Micro-Review: The Bees Make Money in the Lion by Lo Kwa Mei-en

Francine Conley

Lo Kwa Mei-en’s second collection of poems, The Bees Make Money in the Lion, is a loaded, postmodern experience. As if to channel versions of dystopia, Mei-en crafts poems that embrace the notion of discordance at its fullest. Most of the poems explore, to a great extent, the idea of identity as it relates to aliens, citizens, gender, androids, and generically speaking, immigrants. The poems’ titles provide the most continuity insofar as many of them repeat certain words (aubade, pastoral, alien, babel), a gesture that provides some thematic continuity. As a whole, however, the collection works hard to disassemble continuity, challenging the reader’s comfort levels. In place of a storyline, language swirls and swarms. Cohesive meaning falters in poems grafted from heady fragments such as: “Motherboard, I am thoughtless when I should resemble jazz, / new, not news. My face is a phobia / let go.” Or, “Lo, I am lions.” Lines like these borrow from high and low registers, and words strung together without a formal apology make no promise to a reader seeking easy meanings. If the reader lets go, however, she might enjoy the discordant play at stake in these poems.

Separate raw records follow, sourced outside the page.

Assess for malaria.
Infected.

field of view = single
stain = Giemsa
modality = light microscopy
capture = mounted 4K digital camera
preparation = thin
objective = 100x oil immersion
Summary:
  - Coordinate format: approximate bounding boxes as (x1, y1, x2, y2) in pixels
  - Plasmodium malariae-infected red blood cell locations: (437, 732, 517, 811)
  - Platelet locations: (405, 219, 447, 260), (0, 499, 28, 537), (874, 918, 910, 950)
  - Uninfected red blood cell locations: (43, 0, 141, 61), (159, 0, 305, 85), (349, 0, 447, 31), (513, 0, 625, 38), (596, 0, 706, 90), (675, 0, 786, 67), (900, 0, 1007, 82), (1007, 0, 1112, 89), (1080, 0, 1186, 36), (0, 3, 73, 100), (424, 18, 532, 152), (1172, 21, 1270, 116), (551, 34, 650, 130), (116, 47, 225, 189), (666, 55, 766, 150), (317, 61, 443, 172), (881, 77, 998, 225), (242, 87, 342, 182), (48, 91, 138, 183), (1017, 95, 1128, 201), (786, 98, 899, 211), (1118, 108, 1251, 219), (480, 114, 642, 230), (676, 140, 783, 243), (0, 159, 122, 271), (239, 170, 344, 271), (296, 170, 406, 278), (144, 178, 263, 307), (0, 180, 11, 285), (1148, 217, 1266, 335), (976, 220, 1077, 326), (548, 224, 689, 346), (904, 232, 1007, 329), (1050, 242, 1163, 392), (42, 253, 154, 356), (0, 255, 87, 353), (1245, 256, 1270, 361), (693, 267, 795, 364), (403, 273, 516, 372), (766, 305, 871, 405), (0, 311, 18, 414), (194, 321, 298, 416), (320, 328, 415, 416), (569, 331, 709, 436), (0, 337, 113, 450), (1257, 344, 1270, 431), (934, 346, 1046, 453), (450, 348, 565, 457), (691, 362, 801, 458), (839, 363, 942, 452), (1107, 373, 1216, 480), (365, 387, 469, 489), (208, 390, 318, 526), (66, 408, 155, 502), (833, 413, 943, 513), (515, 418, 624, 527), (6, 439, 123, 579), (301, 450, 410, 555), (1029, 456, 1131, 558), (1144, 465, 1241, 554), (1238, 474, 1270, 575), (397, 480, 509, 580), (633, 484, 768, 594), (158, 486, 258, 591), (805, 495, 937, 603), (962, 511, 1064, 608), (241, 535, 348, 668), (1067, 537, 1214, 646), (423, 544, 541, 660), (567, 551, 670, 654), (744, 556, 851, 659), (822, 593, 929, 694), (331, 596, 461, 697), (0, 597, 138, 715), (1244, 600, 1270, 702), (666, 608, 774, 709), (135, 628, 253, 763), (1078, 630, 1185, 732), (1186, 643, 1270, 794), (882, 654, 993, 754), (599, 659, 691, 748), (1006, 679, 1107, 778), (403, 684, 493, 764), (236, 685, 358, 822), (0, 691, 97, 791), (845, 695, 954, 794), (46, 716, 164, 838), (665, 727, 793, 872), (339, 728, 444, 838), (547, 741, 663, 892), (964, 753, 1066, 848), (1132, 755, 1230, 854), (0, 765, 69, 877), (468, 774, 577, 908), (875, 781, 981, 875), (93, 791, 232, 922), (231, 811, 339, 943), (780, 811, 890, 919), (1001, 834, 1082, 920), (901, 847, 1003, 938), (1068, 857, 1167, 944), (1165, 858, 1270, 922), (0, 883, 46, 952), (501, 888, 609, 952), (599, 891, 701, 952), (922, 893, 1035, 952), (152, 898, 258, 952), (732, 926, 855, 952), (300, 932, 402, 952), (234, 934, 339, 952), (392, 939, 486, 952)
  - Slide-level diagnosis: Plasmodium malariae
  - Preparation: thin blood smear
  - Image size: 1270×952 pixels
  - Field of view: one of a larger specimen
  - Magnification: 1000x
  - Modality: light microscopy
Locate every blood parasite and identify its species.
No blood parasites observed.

There are a few that bear the disguise of a clear storyline, such as “Romance with Blackout,” but most in the collection dispense with transparency and prefer sonic anarchy. It seems fair to say Mei-en fancies clever word combinations and melodic meltdowns. As a whole, the collection could be attractive to anyone tired of so-called traditional poems. If you enjoy inharmonious syntax and agitated language, there are many poems that excite here, replete with blips like: “the hive of distance” or “the bliss against blitz.” But those seeking comfort will be frustrated by the collection, as many of the poems puzzle. What does it all mean? Yes, life is alien and alienating, as these poems attest, and perhaps nonsense for those who feel like aliens inwardly can be a certain refuge. For poems that cut off, that fracture the speaker’s voice, and that conjure peculiar figures like “Human system, you white glaciar with an animal’s face / filled kings sleep in,” this book is an antidote. Those pleasure-seekers might view this collection as the hive making money in the lion they have been reading so many poems to find.